Are there benefits to creating a team system within your shop? I suggest that there can be considerable benefit. Teaming technicians with a specific service advisor can increase communication effectiveness, reduce mistakes, and actually increase productivity. Of course, not every shop is a prime candidate for doing this. If you are tempted to team up technicians, considerations include technician skill level, technician experience level, service advisor selling skills, and shop layout. These all become considerations because teaming up technicians must be done in some sort of an equal manner. This is especially important if your pay plans incentivize production, labor sales, revenue, gross profit, or any other metric that is people dependent.
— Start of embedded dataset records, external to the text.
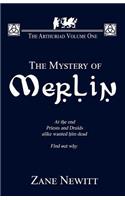 The Arthuriad Volume One: The Mystery of Merlin(1 Arthuriad)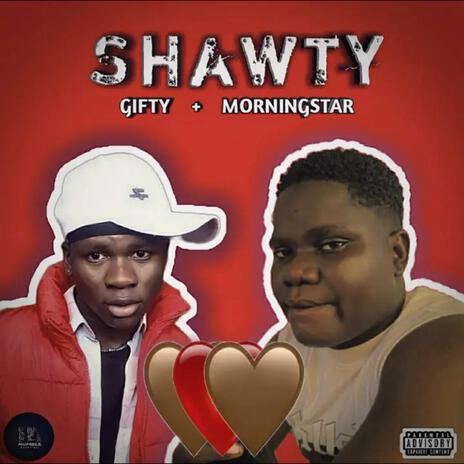 Shawty ft. Morningstar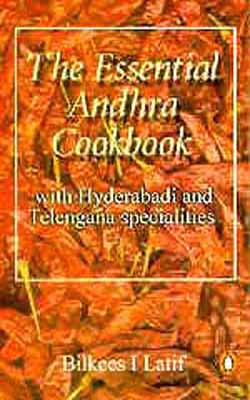 The Essential  Andhra Cookbook with Hyderabadi  & Telengna Specialities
If your paycheck depends on your service advisor’s ability to sell work and you get strapped with the worst salesperson on the planet, things aren’t going to go so well! There are usually ways of getting around common skill challenges. Most of the time balancing teams in terms of skill, production, and total sales can help to reduce common causes of dissention. Does the original team always work out? No! Sometimes you misjudge when pairing people up. This is where using and tracking metrics becomes really important. Give the teams enough time to gel, but monitor production, revenue, gross profit and work quality constantly watching for equality amongst the teams. If you just can’t seem to get teams built that have equal skill level, then you may need to consider changing the way employees are paid to help create a fairer system for everyone. Don’t be afraid to experiment – just give things enough time to work before scrapping the idea entirely. Over time teams can also help you discover exactly where you need to grow, where skills need to be improved, and what you are looking for in the next employee you hire. There are many benefits to developing a team system!